*Problem description*
Retype the part of the Nautilus bug report below, starting with "I tried reformatting" and going on through "still the delay in first opening nautilus.".

*Source excerpt*
Nautilus in Feisty doesn't experience this delay when I first open this disk, by the way.

Revision history for this message
Rocko (rockorequin) wrote :

I tried emptying the vfat drive completely of all files (including trash), and it still experienced the delay in first opening nautilus.

I tried reformatting the drive using gparted (which incidentally crashed when it went to rescan the drives afterwards, and now my external drives no longer automount), and there is still the delay in first opening nautilus.

The behaviour does seem slightly different from before, though. Now when I mount the drive manually, its light flickers for a while during which gnome-volume-manager and usb-storage consume the most CPU cycles (4-5%). Also during this time, umount reports that the device is busy. gnomevfs-ls still works at normal speed during this time.

When all this finishes, if I run nautilus on the directory, it appears pretty much instantly. So now it seems there is some automated process running when the drive is mounted instead of when nautilus first tries to access it, but nautilus is still freezing waiting for this process to complete.

The only software difference I can see is that hal is now at 0.5.9.1-1ubuntu3 instead of ubuntu2 and nautilus is 1:2.19.90-0ubuntu1 instead of .91-0ubuntu1.

I checked again that this delay isn't happening on my external ext3 drives.

Revision history for this message
Rocko (rockorequin) wrote :

Re my previous comment, after rebooting, my drives are auto-mounting again, and now I can confirm a difference in operation between automounting and manually mounting the drive:

a) If the drive automounts, gnome-volume-manager doesn't spend ages doing something with it until I try to open it in nautilus. Then gnome-volume-manager gets busy and nautilus freezes until it has finished.

b) If I manually mount the drive with sudo mount, gnome-volume-manager immediately spends ages doing something with the drive. If I try to open the drive in nautilus during this time, it freezes until gnome-volume-manager is finished, but if I wait until gnome-volume-manager is finished before opening nautilus on the drive, nautilus shows the contents immediately.

*Data shown*
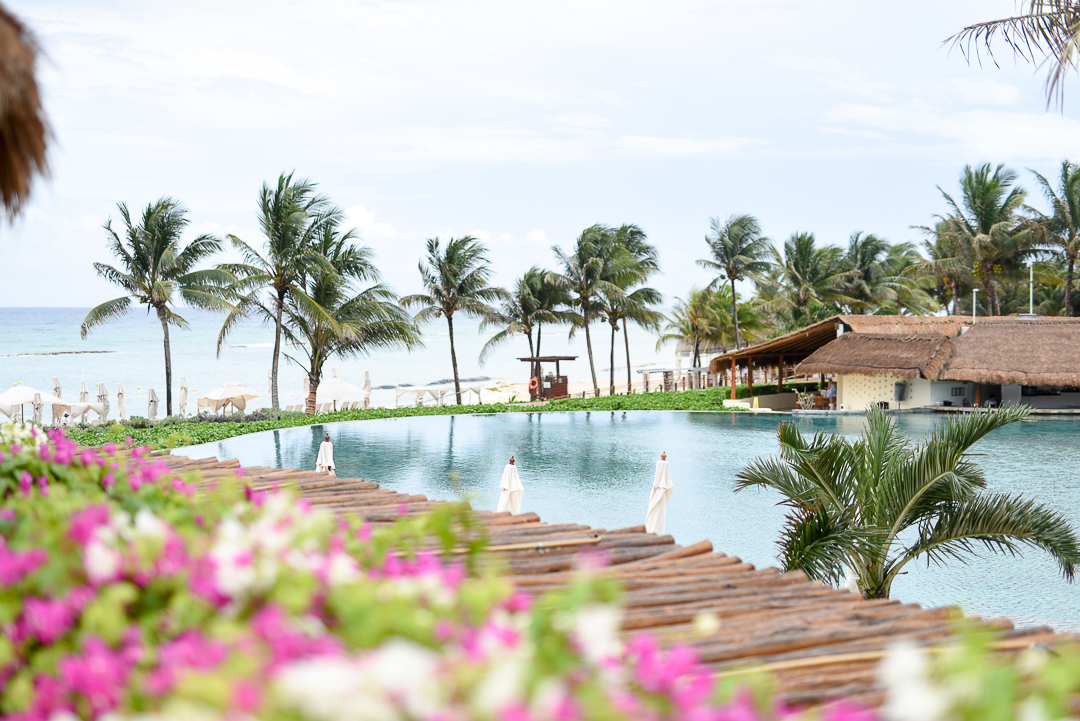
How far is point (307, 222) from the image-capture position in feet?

*Solved exercise*
I tried reformatting the drive using gparted (which incidentally crashed when it went to rescan the drives afterwards, and now my external drives no longer automount), and there is still the delay in first opening nautilus.